Sara is a high school junior from Longmont, CO and an intern with Cultures of Dignity. Below are her thoughts on the importance of art during quarantine.
Prioritizing Art During a Global Pandemic
By Sara Davis
Art has always been our way of coping and understanding the pain, sorrow, and joy that life brings. Art is uniquely human experience. It’s what separates us from the other animals we share our planet with. And now, in a time where the daily routines of millions of people have been turned on their head and we are eager to be distracted from an unfamiliar world, art is again where we seek refuge from the chaos.
The most important thing that an artist can do is to captivate their audience’s attention. Today, art may not come in the form we hoped, since many theaters, museums, concert halls, and exhibits had to be either canceled, postponed, or shut down. But since we live in a brilliant age of technology, we’ve found a few solutions. Musicians are performing concerts from their homes, and stand up comedians are using social media to make sure their followers don’t forget to laugh a little in the midst of everything they have to face. You can stream your favorite classical music from the Berlin Orchestra, or discover stunning shows from the Metropolitan Opera. If you’ve seen the Tony awards and you’re wondering what the fuss is all about, watch one new Broadway musical a week on Youtube.
For me and my peers, art has become a source of comfort. My friends and I have done everything from painting, to embroidery, to singing and playing instruments, to making jewelry boxes and flower crowns, and having dance parties alone in our rooms. Even though my high school play got canceled, I still learned all of my lines, and I’ve been making bracelets for my family. I know people who have shaved their heads, learned very elaborate TikTok dances, or pierced their ears and given themselves stick and poke tattoos. All of these actions seem like nothing more than the crazy, rash decisions of teenagers during a pandemic.
But art is important, never more so in a time like this when a person’s mental health is in danger. As Cultures of Dignity works so hard to demonstrate, the actions of young people are often more than meets the eye. People finally have the freedom to use art and creativity to do all of the things they’ve ever thought about doing. Whether you’ve always wanted to learn to bake like the people on Pinterest, or just made a spur of the moment decision to turn all of your old jeans into shorts, the social pressure is gone.

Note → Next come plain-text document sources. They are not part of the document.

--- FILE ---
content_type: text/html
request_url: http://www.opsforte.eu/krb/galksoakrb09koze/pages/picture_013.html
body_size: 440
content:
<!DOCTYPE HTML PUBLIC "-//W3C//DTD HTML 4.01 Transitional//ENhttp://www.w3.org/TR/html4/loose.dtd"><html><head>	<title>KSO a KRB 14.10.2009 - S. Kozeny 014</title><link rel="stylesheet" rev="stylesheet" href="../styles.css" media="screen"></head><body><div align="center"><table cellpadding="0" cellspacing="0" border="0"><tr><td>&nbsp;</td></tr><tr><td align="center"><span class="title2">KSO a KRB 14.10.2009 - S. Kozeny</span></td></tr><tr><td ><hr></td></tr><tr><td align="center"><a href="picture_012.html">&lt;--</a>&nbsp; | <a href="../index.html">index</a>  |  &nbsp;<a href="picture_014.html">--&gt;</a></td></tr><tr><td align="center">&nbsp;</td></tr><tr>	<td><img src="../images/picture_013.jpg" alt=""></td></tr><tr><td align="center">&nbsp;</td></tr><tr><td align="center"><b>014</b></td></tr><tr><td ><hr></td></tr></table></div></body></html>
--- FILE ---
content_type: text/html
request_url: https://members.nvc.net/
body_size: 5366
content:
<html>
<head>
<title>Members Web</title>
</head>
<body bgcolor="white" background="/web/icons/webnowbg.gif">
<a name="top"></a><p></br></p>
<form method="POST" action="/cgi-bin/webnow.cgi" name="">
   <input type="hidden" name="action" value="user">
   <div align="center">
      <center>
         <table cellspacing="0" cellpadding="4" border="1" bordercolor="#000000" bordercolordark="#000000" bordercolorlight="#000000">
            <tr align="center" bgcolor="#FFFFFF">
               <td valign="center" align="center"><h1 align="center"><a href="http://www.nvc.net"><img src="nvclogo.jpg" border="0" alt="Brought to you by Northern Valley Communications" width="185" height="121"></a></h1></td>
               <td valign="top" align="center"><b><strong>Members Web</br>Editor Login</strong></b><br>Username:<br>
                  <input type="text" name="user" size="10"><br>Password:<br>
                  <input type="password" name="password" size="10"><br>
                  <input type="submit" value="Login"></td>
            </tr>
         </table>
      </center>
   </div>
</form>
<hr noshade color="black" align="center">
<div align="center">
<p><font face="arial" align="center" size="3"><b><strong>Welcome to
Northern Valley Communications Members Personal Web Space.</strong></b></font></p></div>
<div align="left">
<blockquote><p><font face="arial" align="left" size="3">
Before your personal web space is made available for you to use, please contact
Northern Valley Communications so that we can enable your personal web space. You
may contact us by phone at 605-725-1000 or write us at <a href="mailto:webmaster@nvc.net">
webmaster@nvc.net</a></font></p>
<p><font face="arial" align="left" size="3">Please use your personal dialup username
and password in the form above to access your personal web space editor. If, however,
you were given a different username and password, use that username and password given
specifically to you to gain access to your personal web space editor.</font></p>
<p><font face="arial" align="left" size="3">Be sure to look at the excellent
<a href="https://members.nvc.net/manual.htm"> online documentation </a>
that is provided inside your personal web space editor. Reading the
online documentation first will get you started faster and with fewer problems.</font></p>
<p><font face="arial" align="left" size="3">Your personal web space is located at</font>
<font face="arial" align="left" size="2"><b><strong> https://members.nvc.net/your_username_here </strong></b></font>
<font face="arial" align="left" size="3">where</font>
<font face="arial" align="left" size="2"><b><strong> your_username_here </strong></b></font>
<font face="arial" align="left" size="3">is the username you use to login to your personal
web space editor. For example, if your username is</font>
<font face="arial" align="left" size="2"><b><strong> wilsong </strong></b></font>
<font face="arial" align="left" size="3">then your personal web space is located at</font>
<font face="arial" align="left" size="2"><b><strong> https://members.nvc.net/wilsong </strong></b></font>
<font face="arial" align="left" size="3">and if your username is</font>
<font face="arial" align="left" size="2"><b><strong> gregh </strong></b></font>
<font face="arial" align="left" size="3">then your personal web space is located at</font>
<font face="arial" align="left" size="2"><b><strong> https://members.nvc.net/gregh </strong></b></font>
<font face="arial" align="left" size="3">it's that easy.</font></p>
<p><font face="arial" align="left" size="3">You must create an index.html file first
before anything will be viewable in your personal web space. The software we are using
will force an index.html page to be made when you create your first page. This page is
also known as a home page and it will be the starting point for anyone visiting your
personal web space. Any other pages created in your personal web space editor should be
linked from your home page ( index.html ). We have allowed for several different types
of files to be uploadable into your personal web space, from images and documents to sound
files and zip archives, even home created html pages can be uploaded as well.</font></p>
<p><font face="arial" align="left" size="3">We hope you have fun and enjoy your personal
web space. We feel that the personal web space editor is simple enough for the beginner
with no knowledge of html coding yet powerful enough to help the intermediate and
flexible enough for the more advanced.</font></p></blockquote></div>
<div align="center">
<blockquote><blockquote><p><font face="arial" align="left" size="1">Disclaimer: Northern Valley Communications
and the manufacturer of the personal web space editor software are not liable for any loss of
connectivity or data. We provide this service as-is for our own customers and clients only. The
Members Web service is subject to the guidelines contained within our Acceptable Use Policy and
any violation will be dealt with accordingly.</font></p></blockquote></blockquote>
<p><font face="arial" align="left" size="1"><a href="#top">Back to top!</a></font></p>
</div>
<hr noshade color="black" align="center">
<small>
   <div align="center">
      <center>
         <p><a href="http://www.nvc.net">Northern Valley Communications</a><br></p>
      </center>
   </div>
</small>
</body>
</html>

There is no need to worry about judgement from the people around you. Because in quarantine, you can keep all of that to yourself if you want to.
It took being cooped up at home for people to really feel like they were free. That seems like a contradictory idea, I know. But when people have the time to make or experience art, they have the time to truly be themselves. When you are in a safe space, it doesn’t matter if you fail. You can try something over and over and over. You can leave a project alone for a while, and come back to it later. So what if your knitting experiment didn’t work out? Why not get bangs? Or watch that movie on Netflix that seems a little strange? Or buy a painting from a local artist on Instagram? Who cares if you picked up an old instrument and sounded terrible? You are perfectly free to try anything you want. Nobody but you has to know. Creative expression is no longer just what everyone around you wants to see, but however you want to present yourself.
It took being cooped up at home for people to really feel like they were free.
The most beautiful thing about staying at home, is that failure, trial and error are no longer anything to be feared. People right now are taking an opportunity to reacquaint themselves with creative passions they may have lost in the day to day course of their lives before the coronavirus pandemic. Nobody has to worry about being judged for dancing alone, trying to bake a seven layer cake, or reading a silly book. There’s no need to hide away your knitting supplies, or the draft of that story you’ve been wanting to write. Give yourself the experience of seeing and creating as much art as you possibly can, because art creates hope and the ability to keep going.
Art, as we now see, is fundamental to the human condition. We need it not only to feel like ourselves, but also to preserve our own mental health and sanity. Art as a priority can get lost during the normal hustle and bustle of life. Hopefully during this time, everyone gets a chance to feel what forms of art mean the most to them. To be yourself, all you need is art and a little bit of time.